Tens of thousands of Queens and Long Island commuters will be diverted from Penn Station, relieving overcrowding at the West Side station and cutting at least half an hour off their commutes.

The job of making sure all this comes together seamlessly, without overwhelming a fabled architectural masterpiece, falls to people at the MTA such as George Monasterio, the agency's chief architect.

"The terminal is more than a train station," Monasterio said. "It's almost a cathedral to transportation that lifts our spirits. Anything less than a clear and thoughtful plan would be disrespectful."

That plan includes a new entrance on the north side of 48th Street between Park and Madison avenues that will handle a quarter of the new passengers. There also will be an elevator from the new LIRR concourse that will come into 280 Park Ave. and another entrance at 415 Madison Ave.

"Any new passages or new construction in the terminal should be consistent with the original vocabulary, context, scale and the overall aesthetics of Grand Central," Monasterio said.

The goal is moving commuters quickly to the street, especially at rush hour, without creating backups on elevators and stairways.

"If an escalator breaks down, you can't have the passageways bottling up with commuters," said David Buchwald, a longtime Metro-North commuter from White Plains who recently was elected to the state Assembly after serving as chairman of the Metro-North Commuter Council. "Hopefully, they have figured that out through their experience with the rest of Grand Central."

Monasterio said he "doesn't expect pedestrian traffic to be impacted at all during construction."

Meanwhile, efforts are under way to quicken the path between commuter rails and the subway. Monasterio said the MTA is investigating whether it's possible to create direct access from the new LIRR Concourse and for Metro-North customers to get to the No. 4, 5 and 6 lines.

"It's got a lot of legs," he said.

Among the East Side Access plan's proponents is developer Dan Biederman of Chappaqua. In the early 1990s, Biederman helped found the Grand Central Partnership, which worked to revitalize the area in and around the terminal after decades of graffiti-marred decay.

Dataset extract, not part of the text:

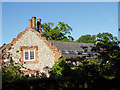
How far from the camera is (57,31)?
164 ft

Biederman said Amtrak's departure from Grand Central in 1991 left a void that has been filled by Metro-North's recent service expansions.

"East Side Access will be great," Biederman said. "People don't realize how hollowed out Grand Central was after the long-distance trains left. It's been built up by Metro-North with their off-peak service, but there's still room for a lot more people."

Commuters are not so sure. Some fear the increased number of passengers will lead to inevitable crowding in the terminal. Among them is Susan Dodes, who on Friday was rushing to catch a Metro-North train to her Scarsdale home.

Dodes rolled her eyes at the thought of more trains coming through Grand Central.

"Why don't they revitalize Penn Station and keep Long Island over there?" Dodes said.